Stacy no vio las lágrimas de Jeff. De hecho, no veía casi nada. Se encontraba en un estado deplorable: cansada, borracha, con los músculos y los huesos doloridos y la cabeza embotada por el miedo. Estaba oscuro, demasiado oscuro, y le dolían los ojos por el esfuerzo de tratar de distinguir las cosas. Lo único que alcanzaba a ver era que Amy estaba tendida boca arriba y Jeff, arrodillado a su lado. Pero en cuanto salió de la tienda supo la verdad: Amy había muerto.

Se arrodilló en el suelo. Estaba a sesenta centímetros de ellos, y le habría bastado con extender el brazo para tocar a Amy. Sabía que debería hacerlo, que era lo más apropiado, lo que Amy habría querido, pero no se movió. Tenía miedo. Si la tocaba, su muerte se volvería real.

—¿Estás seguro? —preguntó a Jeff.

—¿Seguro de qué?

—De que está… —Stacy era incapaz de decirlo. Pero Jeff la entendió; intuyó que asentía en la oscuridad—. ¿Cómo? —susurró.

—¿Cómo qué?

—¿De qué manera…?

—Se le metió dentro de la boca. La asfixió.

Stacy respiró hondo y se quedó pensativa. «No puede estar pasándonos esto —pensó—. ¿Cómo es posible?» Otra vez olía a fuego, y eso le recordó que había gente al pie de la colina.

—Tenemos que decírselo —dijo.

—¿A quién?

—A los mayas.

Supo que Jeff la miraba, aunque él no respondió. Deseó poder verle la cara, porque con su serenidad, su voz queda y su cara oculta, Jeff propiciaba la sensación de irrealidad, de que nada de aquello estaba sucediendo de verdad.

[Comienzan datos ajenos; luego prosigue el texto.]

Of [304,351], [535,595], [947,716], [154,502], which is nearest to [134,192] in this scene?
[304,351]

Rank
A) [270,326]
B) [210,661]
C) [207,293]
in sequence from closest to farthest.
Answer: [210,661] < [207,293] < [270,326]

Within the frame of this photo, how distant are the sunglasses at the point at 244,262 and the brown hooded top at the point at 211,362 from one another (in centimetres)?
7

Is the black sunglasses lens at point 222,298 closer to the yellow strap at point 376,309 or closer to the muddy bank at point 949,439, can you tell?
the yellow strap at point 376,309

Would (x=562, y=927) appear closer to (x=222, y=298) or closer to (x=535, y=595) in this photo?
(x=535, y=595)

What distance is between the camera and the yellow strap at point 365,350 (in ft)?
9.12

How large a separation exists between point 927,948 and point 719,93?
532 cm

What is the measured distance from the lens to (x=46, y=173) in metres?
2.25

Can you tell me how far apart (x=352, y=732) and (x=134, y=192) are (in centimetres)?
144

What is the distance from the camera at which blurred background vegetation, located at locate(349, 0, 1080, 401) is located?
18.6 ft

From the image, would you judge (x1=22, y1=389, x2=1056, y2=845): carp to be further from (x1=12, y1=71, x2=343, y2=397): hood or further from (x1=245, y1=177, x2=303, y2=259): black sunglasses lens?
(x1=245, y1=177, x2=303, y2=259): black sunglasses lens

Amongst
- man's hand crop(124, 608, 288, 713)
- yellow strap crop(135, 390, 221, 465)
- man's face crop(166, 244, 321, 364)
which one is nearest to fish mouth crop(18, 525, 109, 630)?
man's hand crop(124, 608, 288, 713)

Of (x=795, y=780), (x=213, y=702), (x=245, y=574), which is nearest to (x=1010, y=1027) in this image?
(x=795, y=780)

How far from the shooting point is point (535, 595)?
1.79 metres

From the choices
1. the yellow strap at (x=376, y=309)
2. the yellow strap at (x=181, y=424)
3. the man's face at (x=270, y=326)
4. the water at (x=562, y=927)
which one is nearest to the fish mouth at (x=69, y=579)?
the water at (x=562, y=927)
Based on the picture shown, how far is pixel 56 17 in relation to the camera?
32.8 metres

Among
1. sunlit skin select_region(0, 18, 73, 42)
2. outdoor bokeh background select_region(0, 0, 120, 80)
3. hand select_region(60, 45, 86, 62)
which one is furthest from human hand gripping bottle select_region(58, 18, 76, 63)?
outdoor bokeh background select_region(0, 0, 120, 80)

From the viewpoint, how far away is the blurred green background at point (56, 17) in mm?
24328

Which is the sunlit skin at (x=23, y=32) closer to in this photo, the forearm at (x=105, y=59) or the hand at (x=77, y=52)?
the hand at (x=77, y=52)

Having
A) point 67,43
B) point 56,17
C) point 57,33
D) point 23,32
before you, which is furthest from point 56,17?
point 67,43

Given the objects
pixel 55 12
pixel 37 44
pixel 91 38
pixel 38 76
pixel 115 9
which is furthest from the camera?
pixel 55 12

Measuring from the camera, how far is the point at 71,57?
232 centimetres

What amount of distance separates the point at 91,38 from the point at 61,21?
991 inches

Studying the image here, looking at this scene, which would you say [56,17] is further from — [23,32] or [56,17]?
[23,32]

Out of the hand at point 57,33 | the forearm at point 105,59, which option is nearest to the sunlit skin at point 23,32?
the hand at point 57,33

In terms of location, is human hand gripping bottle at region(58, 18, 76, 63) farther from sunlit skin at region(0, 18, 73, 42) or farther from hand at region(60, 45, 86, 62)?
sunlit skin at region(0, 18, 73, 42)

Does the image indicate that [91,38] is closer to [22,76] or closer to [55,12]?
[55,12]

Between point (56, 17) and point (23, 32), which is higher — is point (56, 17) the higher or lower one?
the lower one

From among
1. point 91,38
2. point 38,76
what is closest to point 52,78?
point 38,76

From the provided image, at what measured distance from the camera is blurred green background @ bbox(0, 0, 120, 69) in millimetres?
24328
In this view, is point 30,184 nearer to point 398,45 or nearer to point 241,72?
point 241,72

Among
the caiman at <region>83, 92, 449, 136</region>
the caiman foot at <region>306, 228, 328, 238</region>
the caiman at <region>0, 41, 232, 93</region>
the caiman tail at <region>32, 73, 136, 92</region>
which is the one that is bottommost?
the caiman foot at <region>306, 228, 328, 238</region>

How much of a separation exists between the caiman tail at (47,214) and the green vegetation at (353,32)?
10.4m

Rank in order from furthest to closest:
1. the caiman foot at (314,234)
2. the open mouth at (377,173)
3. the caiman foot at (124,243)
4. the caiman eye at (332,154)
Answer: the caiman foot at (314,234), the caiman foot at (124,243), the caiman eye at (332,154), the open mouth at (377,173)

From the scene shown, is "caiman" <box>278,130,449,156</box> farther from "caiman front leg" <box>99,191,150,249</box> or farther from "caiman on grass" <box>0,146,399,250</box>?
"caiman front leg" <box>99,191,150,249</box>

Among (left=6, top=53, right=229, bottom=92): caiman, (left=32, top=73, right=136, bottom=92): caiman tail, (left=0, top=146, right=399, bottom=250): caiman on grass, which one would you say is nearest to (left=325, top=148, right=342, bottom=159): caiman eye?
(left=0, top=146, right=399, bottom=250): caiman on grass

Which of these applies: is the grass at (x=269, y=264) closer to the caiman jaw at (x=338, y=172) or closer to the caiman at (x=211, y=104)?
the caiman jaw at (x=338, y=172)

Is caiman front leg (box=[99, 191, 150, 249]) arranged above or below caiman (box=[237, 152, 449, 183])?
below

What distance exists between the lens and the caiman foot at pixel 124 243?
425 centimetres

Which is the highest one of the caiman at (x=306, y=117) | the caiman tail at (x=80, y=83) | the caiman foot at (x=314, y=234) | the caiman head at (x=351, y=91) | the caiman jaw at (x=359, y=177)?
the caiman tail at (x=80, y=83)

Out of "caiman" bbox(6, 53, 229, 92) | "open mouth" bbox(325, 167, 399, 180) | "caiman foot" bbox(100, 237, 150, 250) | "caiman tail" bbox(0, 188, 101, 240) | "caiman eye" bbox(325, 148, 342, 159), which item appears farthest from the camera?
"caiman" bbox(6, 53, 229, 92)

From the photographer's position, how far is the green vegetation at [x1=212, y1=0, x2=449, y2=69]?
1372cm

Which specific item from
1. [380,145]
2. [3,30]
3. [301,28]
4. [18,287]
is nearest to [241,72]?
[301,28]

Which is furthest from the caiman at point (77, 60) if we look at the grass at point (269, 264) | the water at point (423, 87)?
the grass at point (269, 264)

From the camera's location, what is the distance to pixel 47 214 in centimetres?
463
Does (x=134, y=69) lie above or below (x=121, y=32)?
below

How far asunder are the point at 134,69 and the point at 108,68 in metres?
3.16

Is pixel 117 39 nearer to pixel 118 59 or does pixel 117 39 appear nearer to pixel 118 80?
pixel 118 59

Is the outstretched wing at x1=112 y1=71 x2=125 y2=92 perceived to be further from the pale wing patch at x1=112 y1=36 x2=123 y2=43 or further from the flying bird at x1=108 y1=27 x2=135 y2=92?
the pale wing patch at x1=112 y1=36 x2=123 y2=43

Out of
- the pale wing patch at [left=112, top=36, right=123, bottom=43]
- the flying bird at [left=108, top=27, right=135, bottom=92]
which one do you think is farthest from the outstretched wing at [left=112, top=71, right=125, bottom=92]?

—Tenemos que decirles lo que ha pasado —añadió Stacy en voz un poco más alta. Más que oír sintió cómo su corazón se aceleraba, consumiendo el tequila, el sueño e incluso el miedo—. Tenemos que convencerlos de que nos ayuden.

—No van a…

—Tienen que hacerlo.

—Stacy…

—¡Tienen que ayudarnos!

—¡Stacy! —Ella lo miró parpadeando. Tenía los muslos agarrotados y le costaba permanecer de cuclillas. Quería levantarse, correr cuesta abajo y acabar con todo. Parecía muy sencillo—. Cierra el pico —dijo Jeff en voz muy baja—. ¿De acuerdo?

Stacy no respondió. Estaba demasiado sorprendida. Por un instante sintió deseos de gritar, de insultarlo, de pegarle, pero se le pasó enseguida. Todo parecía desvanecerse en un santiamén. De repente, el cansancio y el miedo la invadieron de nuevo. Extendió el brazo y cogió la mano de Amy. Estaba fría y ligeramente húmeda. Si Amy le hubiese devuelto el apretón, Stacy habría gritado, y esta certeza la obligó a aceptar por fin la verdad.

«Ha muerto —pensó—. Amy está muerta».

—No hables, ¿vale? —dijo Jeff—. ¿Puedes quedarte aquí conmigo, con ella, sin decir nada?

Stacy seguía apretando la mano de Amy. Le hacía sentirse mejor. Asintió con la cabeza.

Y eso fue lo que hicieron. Permanecieron junto al cadáver de Amy, esperando, sin hablar, mientras la tierra giraba lentamente hacia el amanecer.